Sacred Signs by Romano Guardini
EVENING
Evening also has its mystery. The mystery of
evening is death.
The day draws to a close and we make ready to
enter the silence
of sleep. The vigour which came with the
morning has by evening
run down, and what we seek then is rest. The
secret note of death
is sounded; and though our imaginations may be
too crowded with
the day's doings or too intent on tomorrow's
plans for us to hear
it distinctly, some perception of it, however
remote, does reach
us. And there are evenings when we have very
much the feeling
that life is drawing on to the long night
"wherein no man can
work."
What matters is to have a right understanding
of what death
means. Dying is more than the end of life.
Death is the last
summons that life serves on us. Dying is the
final, the all-
decisive act. With individuals as with nations
the events that
precede extinction in themselves conclude and
settle nothing.
After the thing has happened, it remains to be
determined, by
nations as by individuals, what is to be made
of it, how it is to
be regarded. The past event is neither good
nor evil; in itself
it i; nothing. It is the face we put upon it,
our way of viewing
it, that makes it what it is. A great
calamity, let us say, has
overtaken a nation. The event has happened,
but it is not over
with. The nation may give way to despair. It
may also think the
matter through again, rejudge it; and make a
fresh start. Not
until we have decided how to take it is the
event, long past
though it may be, completed. The deep
significance of death is
that it is the final sentence a man passes on
his whole life. It
is the definite character he stamps upon it.
When he comes to die
a man must decide whether he will or will not
once more take his
whole life in hand, be sorry for all he has
done amiss, and
plunge and recast it in the burning heat of
repentence, give God
humble thanks for what was well done, (to him
be the honor!) and
cast the whole upon God in entire abandonment.
Or he may give way
to despondency and weakly and ignobly let life
slip from him.
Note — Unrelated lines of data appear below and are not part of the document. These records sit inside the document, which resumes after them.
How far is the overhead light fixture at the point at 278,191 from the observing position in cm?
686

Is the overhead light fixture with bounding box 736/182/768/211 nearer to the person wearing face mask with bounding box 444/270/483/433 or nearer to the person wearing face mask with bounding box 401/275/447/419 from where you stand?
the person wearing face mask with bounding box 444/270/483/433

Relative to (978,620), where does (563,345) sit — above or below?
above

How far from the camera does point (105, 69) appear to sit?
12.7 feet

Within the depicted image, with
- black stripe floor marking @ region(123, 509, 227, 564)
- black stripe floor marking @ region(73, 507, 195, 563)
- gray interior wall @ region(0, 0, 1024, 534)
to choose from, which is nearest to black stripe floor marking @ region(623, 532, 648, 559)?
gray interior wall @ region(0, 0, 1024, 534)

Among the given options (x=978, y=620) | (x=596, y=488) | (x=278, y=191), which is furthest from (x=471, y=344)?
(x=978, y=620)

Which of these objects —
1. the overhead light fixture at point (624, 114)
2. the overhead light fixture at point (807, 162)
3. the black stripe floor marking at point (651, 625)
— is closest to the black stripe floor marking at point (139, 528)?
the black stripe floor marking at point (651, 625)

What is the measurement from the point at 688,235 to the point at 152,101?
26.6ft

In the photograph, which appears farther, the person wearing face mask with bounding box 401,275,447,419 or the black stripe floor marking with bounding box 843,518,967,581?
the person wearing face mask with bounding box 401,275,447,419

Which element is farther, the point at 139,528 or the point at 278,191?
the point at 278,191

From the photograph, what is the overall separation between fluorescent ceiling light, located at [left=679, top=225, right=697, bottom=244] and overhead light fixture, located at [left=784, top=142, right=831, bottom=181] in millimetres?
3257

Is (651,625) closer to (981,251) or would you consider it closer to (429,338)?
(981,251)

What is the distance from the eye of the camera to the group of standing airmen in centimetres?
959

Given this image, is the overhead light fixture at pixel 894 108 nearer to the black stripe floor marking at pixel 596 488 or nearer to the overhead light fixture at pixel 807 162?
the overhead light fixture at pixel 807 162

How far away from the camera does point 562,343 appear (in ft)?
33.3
In
this case life comes to no conclusion; it
merely, without shape
or character, ceases to be.
The high "art of dying" is to accept
the life that is leaving us,
and by a single act of affirmation put it into
God's hands.
Each evening we should practice this high art
of giving life an
effectual conclusion by reshaping the past and
impressing it with
a final validity and an eternal character. The
evening hour is
the hour of completion. We stand then before
God with a
premonition of the day on which we shall stand
before him face to
face and give in our final reckoning. We have
a sense of the past
being past, with its good and evil, its losses
and waste. We
place ourselves before God to whom all time,
past or future, is
the living present, before God who is able to
restore to the
penitent even what is lost. We think back over
the day gone by.
What was not well done contrition seizes upon
and thinks anew.
For what was well done we give God humble
thanks, sincerely
taking no credit to ourselves. What we are
uncertain about, or
failed to accomplish, the whole sorry remnant,
we sink in entire
abandonment into God's all powerful love.